Je n’ai peut-être pas tout compris de ce qu’est l’IA générative, IAG, mais elle ne m’inquiète pas tant que ça. Ce que je retire de mon expérience avec l’IAG est que la qualité des réponses dépend grandement de la qualité des questions. L’IAG n’est qu’une caisse de résonance qui ne comprend strictement rien, ni de la question, ni de la réponse, pas plus qu’un ordinateur ne peut tirer aucun sens des cohortes de bits qui coulent dans ses circuits.
Mais ses facilités d’accès à la vaste bibliothèque du web (qui contient une partie du savoir créé par les humains, pas par les machines) et ses capacités d’associations entre des concepts apparemment éloignés sont une mine d’or pour celui qui sait les exploiter. Et en calibrant soigneusement les questions, en privilégiant les générations de texte par rapport aux manipulations énergivores d’images (et pire de vidéos), en restant tout simplement raisonnables, on peut même limiter l’impact énergétique. On peut privilégier la Twingo à la Ferrari.
Je pense aux enseignants qui se plaignent des ravages de l’IAG sur la cervelle de leurs élèves.

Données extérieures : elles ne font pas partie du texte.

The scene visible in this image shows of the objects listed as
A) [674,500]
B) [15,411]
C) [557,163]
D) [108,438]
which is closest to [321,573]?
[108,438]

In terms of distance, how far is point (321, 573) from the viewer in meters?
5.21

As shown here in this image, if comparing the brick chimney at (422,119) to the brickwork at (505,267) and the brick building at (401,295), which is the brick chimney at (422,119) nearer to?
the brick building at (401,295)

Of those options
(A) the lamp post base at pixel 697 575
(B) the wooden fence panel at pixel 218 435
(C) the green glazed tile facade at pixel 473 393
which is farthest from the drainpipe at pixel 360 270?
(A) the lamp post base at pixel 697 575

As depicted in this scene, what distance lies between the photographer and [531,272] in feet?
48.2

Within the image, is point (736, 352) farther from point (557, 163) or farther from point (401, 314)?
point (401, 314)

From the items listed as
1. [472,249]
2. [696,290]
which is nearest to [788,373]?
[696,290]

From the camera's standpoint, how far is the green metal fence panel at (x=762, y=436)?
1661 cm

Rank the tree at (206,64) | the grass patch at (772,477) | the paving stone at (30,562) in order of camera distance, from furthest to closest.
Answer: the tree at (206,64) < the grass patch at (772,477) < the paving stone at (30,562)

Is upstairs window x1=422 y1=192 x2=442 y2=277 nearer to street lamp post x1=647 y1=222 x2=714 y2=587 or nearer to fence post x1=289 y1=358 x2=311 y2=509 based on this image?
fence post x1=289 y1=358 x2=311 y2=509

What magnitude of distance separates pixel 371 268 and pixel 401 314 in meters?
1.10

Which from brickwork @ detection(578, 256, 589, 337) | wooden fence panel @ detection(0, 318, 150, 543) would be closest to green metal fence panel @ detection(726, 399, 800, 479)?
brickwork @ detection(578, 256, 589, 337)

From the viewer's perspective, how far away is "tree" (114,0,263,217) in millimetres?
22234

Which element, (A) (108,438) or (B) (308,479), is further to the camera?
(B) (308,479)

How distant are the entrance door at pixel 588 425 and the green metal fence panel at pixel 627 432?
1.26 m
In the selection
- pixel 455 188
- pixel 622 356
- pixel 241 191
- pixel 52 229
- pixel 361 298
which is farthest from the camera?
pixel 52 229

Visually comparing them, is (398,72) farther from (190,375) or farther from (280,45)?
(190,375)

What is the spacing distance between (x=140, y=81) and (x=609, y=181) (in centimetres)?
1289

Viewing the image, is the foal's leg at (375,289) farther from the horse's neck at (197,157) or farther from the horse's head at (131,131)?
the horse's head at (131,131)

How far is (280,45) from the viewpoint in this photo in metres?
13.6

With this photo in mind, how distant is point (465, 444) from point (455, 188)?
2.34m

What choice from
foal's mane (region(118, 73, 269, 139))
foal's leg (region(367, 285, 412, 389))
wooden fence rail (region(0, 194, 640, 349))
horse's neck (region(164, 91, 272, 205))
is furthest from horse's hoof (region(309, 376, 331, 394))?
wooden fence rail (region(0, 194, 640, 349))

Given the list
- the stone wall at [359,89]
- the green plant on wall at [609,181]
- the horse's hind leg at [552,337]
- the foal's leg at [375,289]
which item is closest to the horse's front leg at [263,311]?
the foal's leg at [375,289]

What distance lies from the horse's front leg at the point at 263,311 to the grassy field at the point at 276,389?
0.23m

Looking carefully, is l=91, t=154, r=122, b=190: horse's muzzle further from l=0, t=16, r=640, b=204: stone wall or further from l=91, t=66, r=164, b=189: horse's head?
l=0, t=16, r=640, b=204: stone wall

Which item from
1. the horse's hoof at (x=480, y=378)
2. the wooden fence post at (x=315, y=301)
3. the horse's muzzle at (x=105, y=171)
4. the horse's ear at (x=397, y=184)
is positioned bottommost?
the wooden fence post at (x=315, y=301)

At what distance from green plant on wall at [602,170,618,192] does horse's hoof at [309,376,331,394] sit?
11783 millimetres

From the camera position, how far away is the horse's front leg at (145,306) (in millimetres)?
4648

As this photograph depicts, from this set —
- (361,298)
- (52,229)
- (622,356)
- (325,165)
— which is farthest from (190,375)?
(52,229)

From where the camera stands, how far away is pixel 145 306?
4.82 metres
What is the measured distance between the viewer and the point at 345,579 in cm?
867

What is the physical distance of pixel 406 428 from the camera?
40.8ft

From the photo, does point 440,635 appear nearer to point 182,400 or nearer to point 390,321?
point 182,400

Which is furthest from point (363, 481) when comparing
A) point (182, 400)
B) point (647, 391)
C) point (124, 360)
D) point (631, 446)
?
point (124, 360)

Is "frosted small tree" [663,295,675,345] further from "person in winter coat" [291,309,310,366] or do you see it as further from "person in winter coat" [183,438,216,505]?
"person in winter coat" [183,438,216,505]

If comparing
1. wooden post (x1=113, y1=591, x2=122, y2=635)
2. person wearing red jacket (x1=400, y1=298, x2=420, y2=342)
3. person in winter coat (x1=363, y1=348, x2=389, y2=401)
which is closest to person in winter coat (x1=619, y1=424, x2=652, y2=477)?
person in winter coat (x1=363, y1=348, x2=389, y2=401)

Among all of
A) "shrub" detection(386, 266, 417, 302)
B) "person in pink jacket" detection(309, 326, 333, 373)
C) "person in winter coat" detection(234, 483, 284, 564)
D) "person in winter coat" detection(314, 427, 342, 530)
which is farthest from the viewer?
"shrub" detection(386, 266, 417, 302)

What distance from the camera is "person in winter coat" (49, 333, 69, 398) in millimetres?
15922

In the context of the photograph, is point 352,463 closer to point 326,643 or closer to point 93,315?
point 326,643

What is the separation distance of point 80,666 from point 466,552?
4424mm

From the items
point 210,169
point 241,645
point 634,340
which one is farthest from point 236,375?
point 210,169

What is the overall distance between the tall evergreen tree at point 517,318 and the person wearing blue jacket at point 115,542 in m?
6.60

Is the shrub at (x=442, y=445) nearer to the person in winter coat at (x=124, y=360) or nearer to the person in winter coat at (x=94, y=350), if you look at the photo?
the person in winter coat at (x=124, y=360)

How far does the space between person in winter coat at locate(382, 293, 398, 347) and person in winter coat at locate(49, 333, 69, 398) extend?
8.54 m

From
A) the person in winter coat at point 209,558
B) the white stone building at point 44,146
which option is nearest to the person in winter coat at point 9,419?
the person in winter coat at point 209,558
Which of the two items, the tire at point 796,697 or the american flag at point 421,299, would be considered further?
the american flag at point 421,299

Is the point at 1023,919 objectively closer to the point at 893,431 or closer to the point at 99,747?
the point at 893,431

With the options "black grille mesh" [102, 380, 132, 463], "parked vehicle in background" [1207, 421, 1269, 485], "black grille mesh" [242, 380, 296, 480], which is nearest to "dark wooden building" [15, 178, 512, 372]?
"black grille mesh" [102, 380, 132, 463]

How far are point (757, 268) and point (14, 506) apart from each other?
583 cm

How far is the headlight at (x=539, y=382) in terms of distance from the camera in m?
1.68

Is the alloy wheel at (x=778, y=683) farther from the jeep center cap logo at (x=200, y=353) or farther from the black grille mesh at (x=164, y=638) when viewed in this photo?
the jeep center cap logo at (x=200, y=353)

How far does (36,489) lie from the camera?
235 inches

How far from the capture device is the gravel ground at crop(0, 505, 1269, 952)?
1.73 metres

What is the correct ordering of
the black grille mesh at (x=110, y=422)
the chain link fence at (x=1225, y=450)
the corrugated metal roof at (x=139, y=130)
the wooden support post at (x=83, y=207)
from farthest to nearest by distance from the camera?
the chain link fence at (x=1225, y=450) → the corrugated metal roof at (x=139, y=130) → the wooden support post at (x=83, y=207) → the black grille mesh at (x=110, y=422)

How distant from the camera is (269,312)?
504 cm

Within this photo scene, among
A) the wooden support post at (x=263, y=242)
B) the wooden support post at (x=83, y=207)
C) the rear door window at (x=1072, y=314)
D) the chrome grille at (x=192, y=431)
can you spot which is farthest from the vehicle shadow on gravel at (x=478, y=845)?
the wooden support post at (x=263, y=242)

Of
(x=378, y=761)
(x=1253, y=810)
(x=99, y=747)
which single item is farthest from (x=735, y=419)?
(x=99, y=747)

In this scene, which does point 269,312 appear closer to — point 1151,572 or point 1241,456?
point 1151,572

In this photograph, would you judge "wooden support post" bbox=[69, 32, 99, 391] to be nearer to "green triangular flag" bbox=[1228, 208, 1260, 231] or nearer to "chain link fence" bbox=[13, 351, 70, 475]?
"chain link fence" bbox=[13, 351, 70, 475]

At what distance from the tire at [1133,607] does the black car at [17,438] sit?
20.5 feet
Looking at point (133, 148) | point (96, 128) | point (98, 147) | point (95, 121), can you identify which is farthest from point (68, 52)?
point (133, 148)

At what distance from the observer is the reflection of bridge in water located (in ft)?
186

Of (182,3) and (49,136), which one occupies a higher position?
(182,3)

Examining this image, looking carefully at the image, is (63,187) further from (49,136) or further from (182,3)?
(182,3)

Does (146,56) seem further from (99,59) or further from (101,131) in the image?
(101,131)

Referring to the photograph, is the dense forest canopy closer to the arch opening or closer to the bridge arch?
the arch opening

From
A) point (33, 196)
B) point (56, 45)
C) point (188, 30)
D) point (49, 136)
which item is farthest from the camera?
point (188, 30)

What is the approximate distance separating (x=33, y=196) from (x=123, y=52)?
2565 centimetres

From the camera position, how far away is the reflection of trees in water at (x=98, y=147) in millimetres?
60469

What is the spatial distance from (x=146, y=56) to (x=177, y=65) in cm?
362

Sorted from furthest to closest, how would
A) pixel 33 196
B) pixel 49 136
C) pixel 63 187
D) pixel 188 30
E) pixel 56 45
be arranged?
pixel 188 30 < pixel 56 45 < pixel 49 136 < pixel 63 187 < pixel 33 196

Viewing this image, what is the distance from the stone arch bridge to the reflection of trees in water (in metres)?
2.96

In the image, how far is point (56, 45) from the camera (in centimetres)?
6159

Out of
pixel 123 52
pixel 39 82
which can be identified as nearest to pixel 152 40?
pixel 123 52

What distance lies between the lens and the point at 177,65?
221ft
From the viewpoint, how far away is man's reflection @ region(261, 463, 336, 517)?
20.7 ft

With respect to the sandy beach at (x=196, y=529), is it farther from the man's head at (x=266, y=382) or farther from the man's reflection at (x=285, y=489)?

Je suis sûr qu’ils apprendront vite à l’utiliser pour poser aux élèves des questions qui ne génèrent pas des réponses que les élèves n’ont qu’à copier/coller, sans même les lire, mais qui exigent d’eux une profonde réflexion, qui fasse travailler leur cervelle et enrichisse leurs connaissances.
Je retiens de mon expérience avec ce nouvel outil, que les incohérences qui polluent les documents que je produis avec, ne sont à imputer qu’à des questions que je n’ai pas su mieux formuler, et la responsabilité m’en revient entièrement.
On change d’outil, on change d’époque, on s’adapte.